Last week was a traumatic one for the Asian and Asian American/Pacific Islander community. The senseless murder of eight people in Atlanta, including six women of Asian descent, compounded the pain of rising anti-Asian hate crimes and discrimination during the pandemic. EP stands in solidarity with our AAPI community -- those individuals on our staff, in our network of Alumni and Fellows, and in the communities and classrooms we serve.

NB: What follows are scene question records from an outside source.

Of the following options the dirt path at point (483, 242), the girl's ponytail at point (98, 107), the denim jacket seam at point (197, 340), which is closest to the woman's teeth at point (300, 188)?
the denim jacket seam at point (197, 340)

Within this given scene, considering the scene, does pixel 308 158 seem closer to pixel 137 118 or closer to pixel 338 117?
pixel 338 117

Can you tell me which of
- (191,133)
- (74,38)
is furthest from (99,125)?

Exclusion and marginalization of the AAPI experience is not new, even if we have little practice naming and integrating it into the dialogue about racism and white supremacy in America. As an organization committed to racial justice, it is important that we at EP acknowledge the pain and rage of our AAPI community members. We must practice the adaptive, inclusive leadership we develop in our Fellows and disrupt the typical silence around the AAPI experience, amplifying AAPI voices and making our own perspective clear.
EP's work is to build the capacity of leaders to transform education into a lever for equity -- ensuring the opportunity for ALL children to realize their full potential. Realizing justice for AAPI communities, and honoring their diverse cultures and full humanity, is part of that vision for systems change.
Martin Luther King, Jr. once reminded us that “Injustice anywhere is a threat to justice everywhere.” The fight for justice requires leadership -- and action -- at all levels. As Chinese-American activist Grace Lee Boggs said, “We can begin by doing small things at the local level, like [...] looking out for our neighbors. That is how change takes place in living systems; not from above but from within, from many local actions occurring simultaneously.” To our AAPI community: we are committed to the structural change and everyday actions required to advance racial justice for you and for all.